1. The application of a reagent for detecting indole-3-lactic acid concentration in the preparation of products for predicting the efficacy of immunotherapy for esophageal squamous cell carcinoma, characterized in that, The reagent for detecting indole-3-lactic acid concentration is used on samples selected from serum, plasma, blood, tumor tissue, or fecal samples. The immunotherapy efficacy is defined as effective or ineffective treatment. The immunotherapy is an immune checkpoint inhibitor therapy, which is selected from PD-1 inhibitor therapy.

2. The application according to claim 1, characterized in that, The immunotherapy is selected from multispecific antibody therapy.

3. The application according to claim 1, characterized in that, The product is selected from the device.

4. The application according to claim 1, characterized in that, The product is selected from reagent kits or chips.

5. A method for predicting the efficacy of immunotherapy for esophageal squamous cell carcinoma, characterized in that, The steps of the method are performed by a computer; the method includes the following steps: Based on the characteristic data of indole-3-lactic acid contained in the test samples of subjects with esophageal squamous cell carcinoma, predictive results of the efficacy of immunotherapy for the subjects are generated, wherein the immunotherapy is immune checkpoint inhibitor therapy, and the immune checkpoint inhibitor therapy is selected from PD-1 inhibitor therapy.

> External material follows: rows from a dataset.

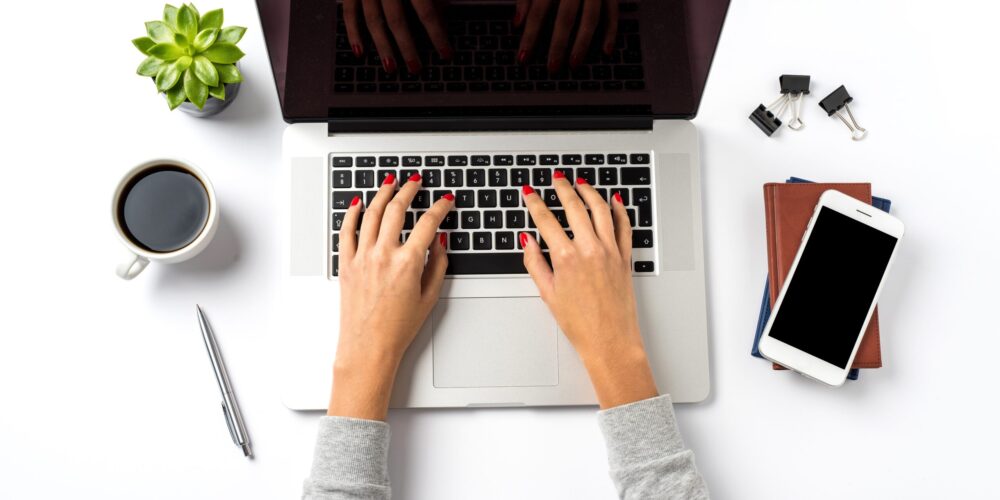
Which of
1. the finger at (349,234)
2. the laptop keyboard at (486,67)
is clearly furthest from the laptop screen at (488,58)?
the finger at (349,234)

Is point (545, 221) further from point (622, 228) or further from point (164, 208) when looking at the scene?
point (164, 208)

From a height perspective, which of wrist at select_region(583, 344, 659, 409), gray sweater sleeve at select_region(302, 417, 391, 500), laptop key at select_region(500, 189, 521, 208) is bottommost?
gray sweater sleeve at select_region(302, 417, 391, 500)

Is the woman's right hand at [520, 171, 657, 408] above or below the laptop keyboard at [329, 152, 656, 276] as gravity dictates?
below

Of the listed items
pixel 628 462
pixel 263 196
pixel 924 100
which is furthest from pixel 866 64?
pixel 263 196

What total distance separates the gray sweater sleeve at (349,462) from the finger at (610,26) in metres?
0.48

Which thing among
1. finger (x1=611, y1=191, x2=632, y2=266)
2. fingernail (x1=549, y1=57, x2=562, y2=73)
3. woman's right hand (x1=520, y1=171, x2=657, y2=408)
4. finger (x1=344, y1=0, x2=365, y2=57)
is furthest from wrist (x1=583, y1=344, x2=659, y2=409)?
finger (x1=344, y1=0, x2=365, y2=57)

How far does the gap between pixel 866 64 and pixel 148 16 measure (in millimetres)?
945

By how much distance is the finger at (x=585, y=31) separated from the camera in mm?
675

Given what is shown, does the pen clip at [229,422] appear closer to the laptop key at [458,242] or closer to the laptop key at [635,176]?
the laptop key at [458,242]

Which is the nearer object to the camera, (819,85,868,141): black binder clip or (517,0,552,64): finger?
(517,0,552,64): finger

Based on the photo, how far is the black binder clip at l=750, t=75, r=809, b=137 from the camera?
86cm

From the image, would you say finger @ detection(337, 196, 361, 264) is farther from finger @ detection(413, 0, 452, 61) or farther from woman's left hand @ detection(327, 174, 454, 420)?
finger @ detection(413, 0, 452, 61)

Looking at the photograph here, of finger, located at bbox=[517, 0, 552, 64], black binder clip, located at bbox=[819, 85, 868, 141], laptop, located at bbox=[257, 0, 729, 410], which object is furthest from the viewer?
black binder clip, located at bbox=[819, 85, 868, 141]

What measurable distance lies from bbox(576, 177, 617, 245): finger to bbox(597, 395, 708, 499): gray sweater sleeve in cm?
19
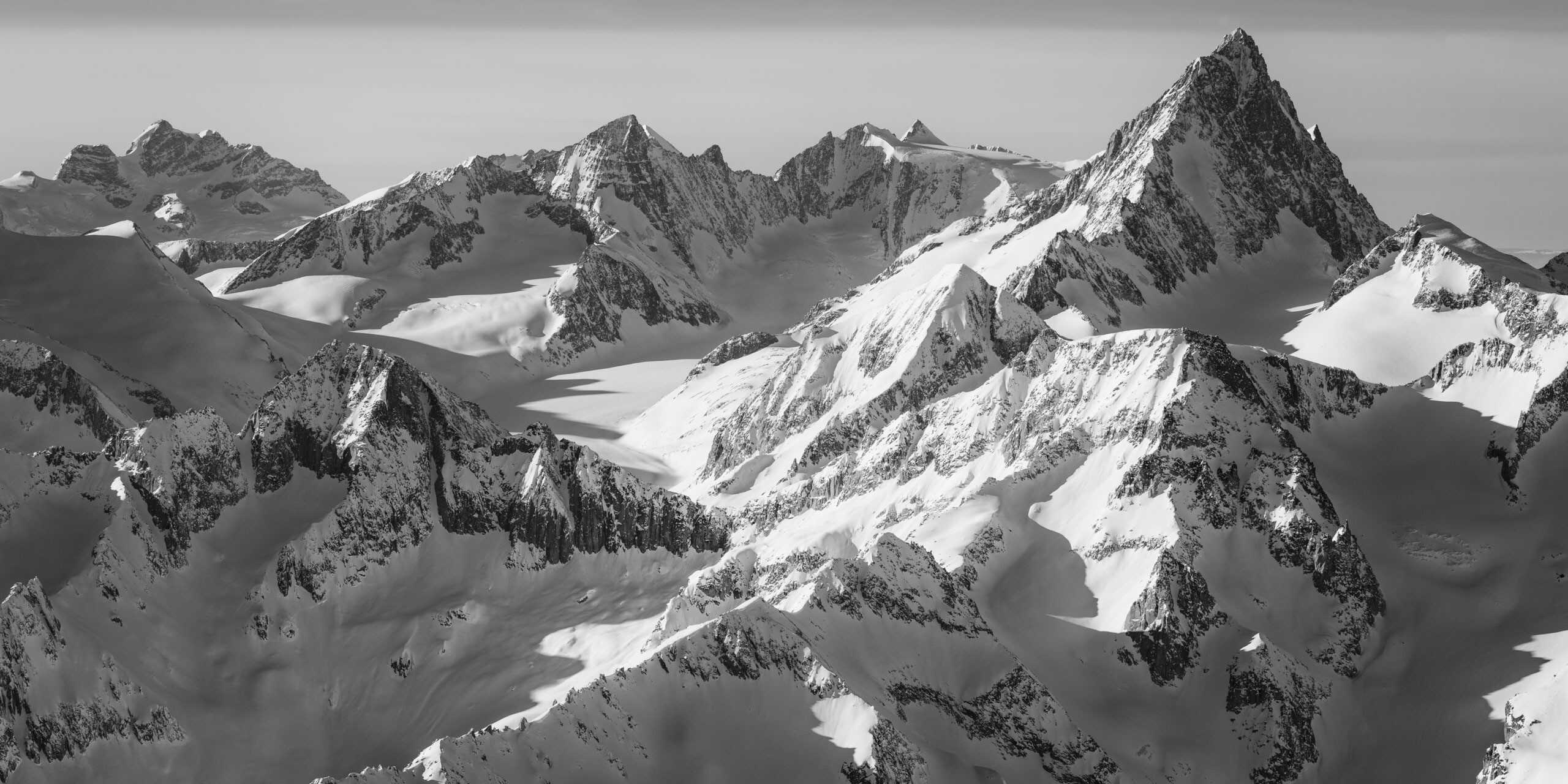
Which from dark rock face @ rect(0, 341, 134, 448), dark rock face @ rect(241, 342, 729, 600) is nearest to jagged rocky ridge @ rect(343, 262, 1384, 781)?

6. The method for predicting the efficacy of immunotherapy for esophageal squamous cell carcinoma according to claim 5, characterized in that, The characteristic data of indole-3-lactic acid are selected from the concentration of indole-3-lactic acid or the standardized data of the concentration of indole-3-lactic acid.

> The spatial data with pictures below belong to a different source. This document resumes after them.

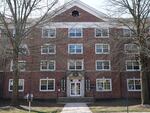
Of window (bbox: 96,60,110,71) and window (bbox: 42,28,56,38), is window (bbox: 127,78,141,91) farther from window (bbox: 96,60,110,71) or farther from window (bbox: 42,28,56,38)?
window (bbox: 42,28,56,38)

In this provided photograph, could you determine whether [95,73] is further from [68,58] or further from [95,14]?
[95,14]

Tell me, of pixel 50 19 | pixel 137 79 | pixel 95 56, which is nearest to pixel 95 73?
pixel 95 56

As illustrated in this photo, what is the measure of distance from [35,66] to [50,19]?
1230 centimetres

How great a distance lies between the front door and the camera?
37594 mm

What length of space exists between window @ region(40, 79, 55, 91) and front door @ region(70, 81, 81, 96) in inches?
95.0

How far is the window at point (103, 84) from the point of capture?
1479 inches

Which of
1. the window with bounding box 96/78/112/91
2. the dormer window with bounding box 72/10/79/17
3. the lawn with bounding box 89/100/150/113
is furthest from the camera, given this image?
the dormer window with bounding box 72/10/79/17

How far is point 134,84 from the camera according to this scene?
37.7 metres

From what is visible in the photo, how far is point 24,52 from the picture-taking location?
29109 mm

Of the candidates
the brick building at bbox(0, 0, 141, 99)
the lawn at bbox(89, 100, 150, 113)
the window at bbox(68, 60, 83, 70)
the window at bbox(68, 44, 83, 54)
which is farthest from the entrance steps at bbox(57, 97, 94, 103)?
the window at bbox(68, 44, 83, 54)

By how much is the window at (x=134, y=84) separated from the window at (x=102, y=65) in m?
3.30

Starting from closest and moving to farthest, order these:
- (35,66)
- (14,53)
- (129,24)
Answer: (14,53), (129,24), (35,66)

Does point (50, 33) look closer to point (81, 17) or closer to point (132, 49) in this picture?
point (81, 17)

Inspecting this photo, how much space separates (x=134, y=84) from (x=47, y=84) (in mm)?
11313
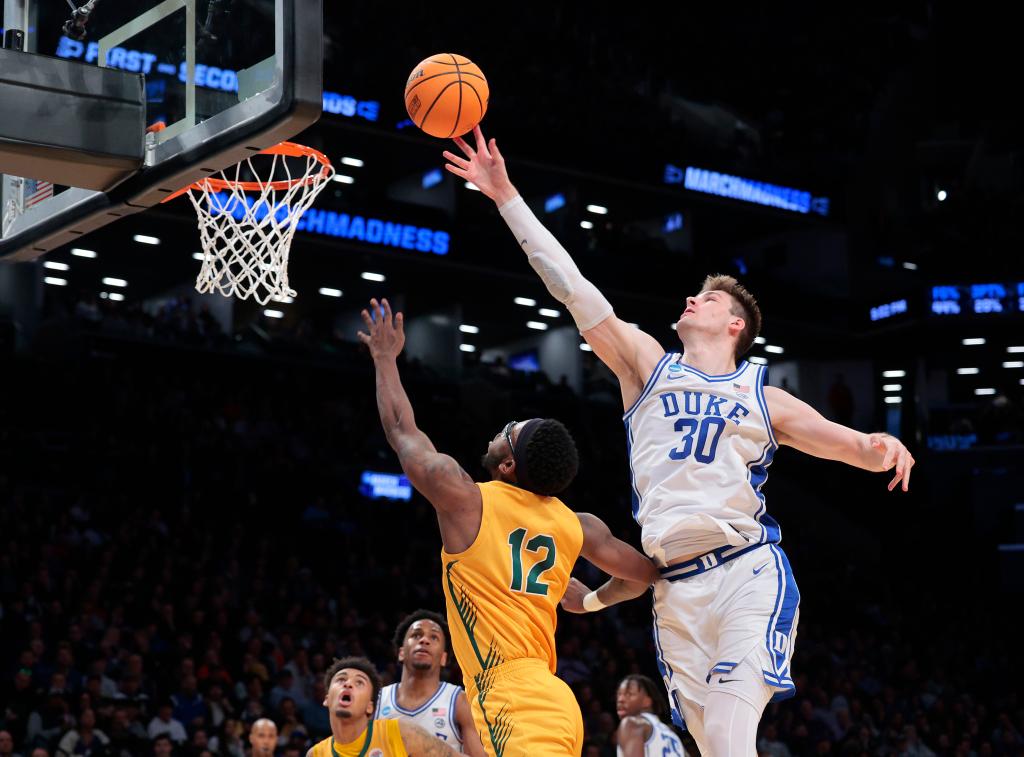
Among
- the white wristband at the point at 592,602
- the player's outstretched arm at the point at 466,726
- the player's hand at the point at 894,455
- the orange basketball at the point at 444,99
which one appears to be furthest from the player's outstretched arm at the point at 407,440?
the player's outstretched arm at the point at 466,726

7. The method for predicting the efficacy of immunotherapy for esophageal squamous cell carcinoma according to claim 6, characterized in that, The method of generating a prediction result of the immunotherapy efficacy of the subject based on the characteristic data of indole-3-lactic acid contained in the test sample of the subject with esophageal squamous cell carcinoma includes: comparing the concentration of indole-3-lactic acid contained in the test sample of the subject with a predetermined threshold, and generating a prediction result of the immunotherapy efficacy of the subject based on the comparison result; the predetermined threshold is a threshold obtained based on the ROC curve generated by logistic regression.